Publisher: Oxford University Press
File Extension: PDF
File size: 1.53 MB
Pages: 288
Author: David C. Rose
ISBN: 9780199330744, 0199330743
Language: English
Year: 2018

Product desciption

Why Culture Matters Most David C Rose by David C. Rose 9780199330744, 0199330743 instant download after payment.

General prosperity requires large group cooperation, which requires trust, and yet as societies grow larger it becomes more difficult to sustain a high trust society. Culture uniquely addresses this problem by aligning individual interests with the common good, thereby addressing the empathy problem and the greater good rationalization problem. Culturally transmitted moral beliefs can sustain large group trust are akin to commonly owned asset by members of society and like any commons are subject to problems of abuse and neglect. These problems are apparent in all societies, and Rose highlights a dilemma: while human flourishing requires the general prosperity that comes from a free market system and it requires freedom that depends upon democratic institutions, there is a danger of redistributive and regulatory favoritism that undermines trust in the system generally. This can lead to political tribalism that is shown to reduce trust in the democratic system.

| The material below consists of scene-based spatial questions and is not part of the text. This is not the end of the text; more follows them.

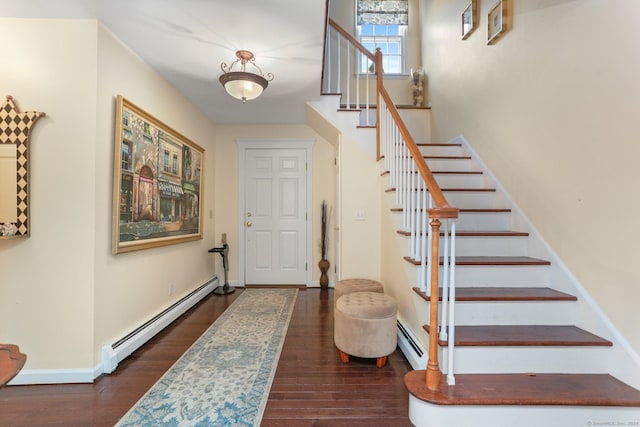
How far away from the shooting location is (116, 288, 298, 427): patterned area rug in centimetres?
158

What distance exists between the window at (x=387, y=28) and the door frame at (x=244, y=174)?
1.98 m

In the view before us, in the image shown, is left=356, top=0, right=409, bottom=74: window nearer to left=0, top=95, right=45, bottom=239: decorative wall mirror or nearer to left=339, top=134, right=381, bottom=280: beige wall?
left=339, top=134, right=381, bottom=280: beige wall

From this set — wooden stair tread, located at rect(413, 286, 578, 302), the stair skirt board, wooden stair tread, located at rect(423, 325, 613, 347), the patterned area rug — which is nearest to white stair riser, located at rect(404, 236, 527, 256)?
wooden stair tread, located at rect(413, 286, 578, 302)

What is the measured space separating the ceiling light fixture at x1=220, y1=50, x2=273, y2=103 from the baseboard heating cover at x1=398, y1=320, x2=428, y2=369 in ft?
7.71

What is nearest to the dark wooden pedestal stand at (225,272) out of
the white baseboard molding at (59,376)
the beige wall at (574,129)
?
the white baseboard molding at (59,376)

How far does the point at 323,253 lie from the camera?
13.7 ft

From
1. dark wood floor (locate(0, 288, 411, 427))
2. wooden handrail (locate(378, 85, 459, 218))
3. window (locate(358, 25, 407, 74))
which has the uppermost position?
window (locate(358, 25, 407, 74))

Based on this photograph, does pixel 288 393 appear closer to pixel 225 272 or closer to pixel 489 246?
pixel 489 246

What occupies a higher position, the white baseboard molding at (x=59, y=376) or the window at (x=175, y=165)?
the window at (x=175, y=165)

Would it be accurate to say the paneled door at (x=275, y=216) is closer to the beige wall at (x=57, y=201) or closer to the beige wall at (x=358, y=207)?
the beige wall at (x=358, y=207)

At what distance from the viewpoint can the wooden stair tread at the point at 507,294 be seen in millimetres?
1829

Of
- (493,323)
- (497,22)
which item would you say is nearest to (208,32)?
(497,22)

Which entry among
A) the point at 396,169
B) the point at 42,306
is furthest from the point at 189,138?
the point at 396,169

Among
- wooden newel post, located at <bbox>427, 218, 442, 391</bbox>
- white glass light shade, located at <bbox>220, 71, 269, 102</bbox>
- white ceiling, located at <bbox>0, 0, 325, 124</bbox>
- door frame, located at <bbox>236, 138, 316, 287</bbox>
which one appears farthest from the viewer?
door frame, located at <bbox>236, 138, 316, 287</bbox>
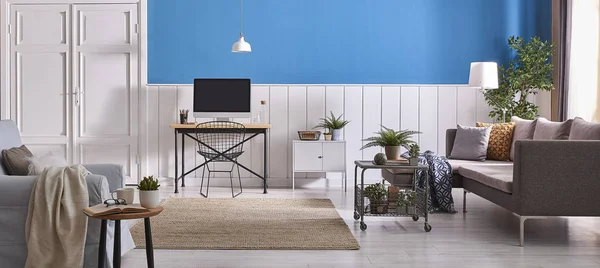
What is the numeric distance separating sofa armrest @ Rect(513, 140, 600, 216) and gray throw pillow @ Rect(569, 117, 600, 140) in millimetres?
482

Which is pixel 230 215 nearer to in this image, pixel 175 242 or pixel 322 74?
pixel 175 242

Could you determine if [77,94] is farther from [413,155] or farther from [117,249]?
[117,249]

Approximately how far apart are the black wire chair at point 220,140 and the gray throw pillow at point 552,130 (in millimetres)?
2787

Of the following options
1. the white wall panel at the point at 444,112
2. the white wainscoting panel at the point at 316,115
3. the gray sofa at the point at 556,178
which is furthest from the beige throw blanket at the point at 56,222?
the white wall panel at the point at 444,112

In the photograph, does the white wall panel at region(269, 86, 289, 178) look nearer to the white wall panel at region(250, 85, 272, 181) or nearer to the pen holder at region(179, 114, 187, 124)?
the white wall panel at region(250, 85, 272, 181)

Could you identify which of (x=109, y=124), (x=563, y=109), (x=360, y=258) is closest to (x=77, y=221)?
(x=360, y=258)

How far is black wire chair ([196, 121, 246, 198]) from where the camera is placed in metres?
6.15

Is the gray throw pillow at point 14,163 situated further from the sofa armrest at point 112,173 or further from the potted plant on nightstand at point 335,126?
the potted plant on nightstand at point 335,126

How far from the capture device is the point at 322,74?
695cm

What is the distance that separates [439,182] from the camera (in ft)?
16.7

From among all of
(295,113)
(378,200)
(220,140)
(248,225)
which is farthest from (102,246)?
(295,113)

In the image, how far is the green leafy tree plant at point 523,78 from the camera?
6539 millimetres

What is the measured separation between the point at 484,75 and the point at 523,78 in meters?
0.73

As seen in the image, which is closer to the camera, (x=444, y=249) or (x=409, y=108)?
(x=444, y=249)
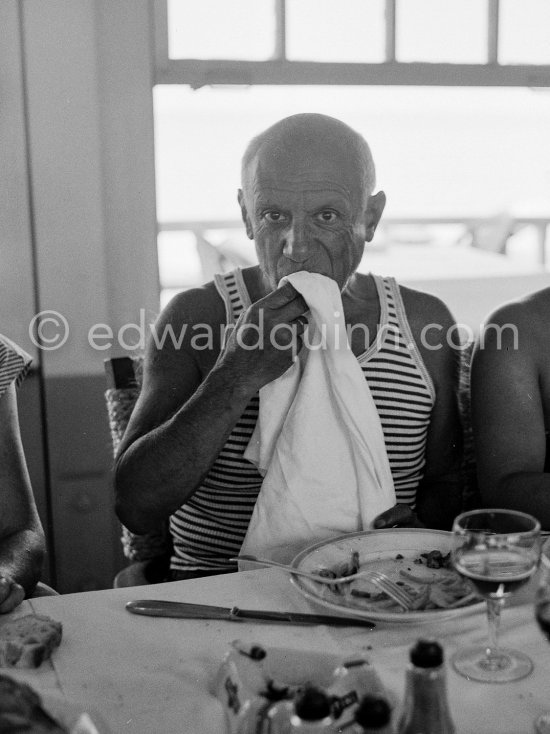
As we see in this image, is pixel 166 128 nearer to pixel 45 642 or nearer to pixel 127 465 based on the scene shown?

This tension has implications for social, political, and economic development. Cultural beliefs - specifically moral beliefs - are more important than cultural practices or institutions for building a high trust society because when trust producing moral beliefs are well ensconced, trust producing institutions and practices naturally follow. Culture also matters instrumentally because childhood instruction, a hallmark of culture, helps overcome the irrationality of adult individuals choosing to have moral beliefs that they know will limit their ability to promote their own welfare at the expense of the common good in the future. The analysis has surprising implications for the family, religion, government, and the stability of western free market democracies.